A sound, well printed and laid out production from CILIP, with a good clear Index, this book contains 16 useful and varied papers by some of the most perceptive and authoritative LIS practitioners working today. This collection of papers has been culled from existing and past journals of LIS and provides some fascinating insights into areas such as the founding and history of Information Science as a discipline. Some o f the struggles and insights from the great names of Information Science are well recorded. Much of the written history of the early days of Information Science has been lost, erased or pulped so memory and oral history tries to suffice and fill in the gaps. So the inclusion of some of the “Great and good” of Information Science – Jason Farradane, Jack Meadows, and Alan Gilchrist for example – is highly appropriate and germane.

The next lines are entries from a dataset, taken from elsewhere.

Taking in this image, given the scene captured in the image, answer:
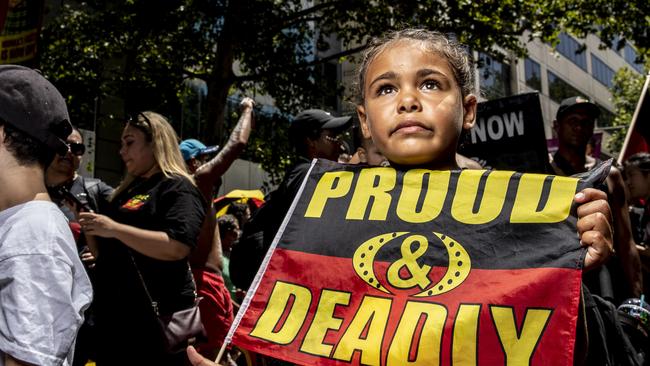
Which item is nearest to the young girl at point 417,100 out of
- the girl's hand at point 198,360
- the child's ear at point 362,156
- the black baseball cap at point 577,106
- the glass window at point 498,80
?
the girl's hand at point 198,360

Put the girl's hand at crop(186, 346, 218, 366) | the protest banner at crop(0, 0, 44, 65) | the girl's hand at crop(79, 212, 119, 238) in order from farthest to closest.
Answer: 1. the protest banner at crop(0, 0, 44, 65)
2. the girl's hand at crop(79, 212, 119, 238)
3. the girl's hand at crop(186, 346, 218, 366)

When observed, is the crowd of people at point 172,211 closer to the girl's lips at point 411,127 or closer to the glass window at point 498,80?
the girl's lips at point 411,127

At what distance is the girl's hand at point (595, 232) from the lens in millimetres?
1551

Charles Oppenheim provides a well written and lucidly argued review of the concepts of “Open access” and the electronic publishing sector in academia, and the arcane sense of bibliometrics gets a good workout from Mike Thelwall. There is an entertaining paper from Eugene Garfield entitled “How I learned to love the Brits” wittily outlining his role in the founding of the Institute for Scientific Information and, later, the Institute of Information Scientists – now of course subsumed within CILIP. That noted, forward thinker, Blaise Cronin, presents a clear and enlightening account of the impact of various theories on Information Science. I particularly enjoyed his phrase “a congeries of theory fetishists promoting the latest ‘ism’”,
So an interesting, if hefty, volume, stuffed with great words and observations from eminent information scientists. Well indexed and referenced, this is a useful addition to the literature of Information Science from the reputable stable of CILIP's publishing house – Facet Publishing.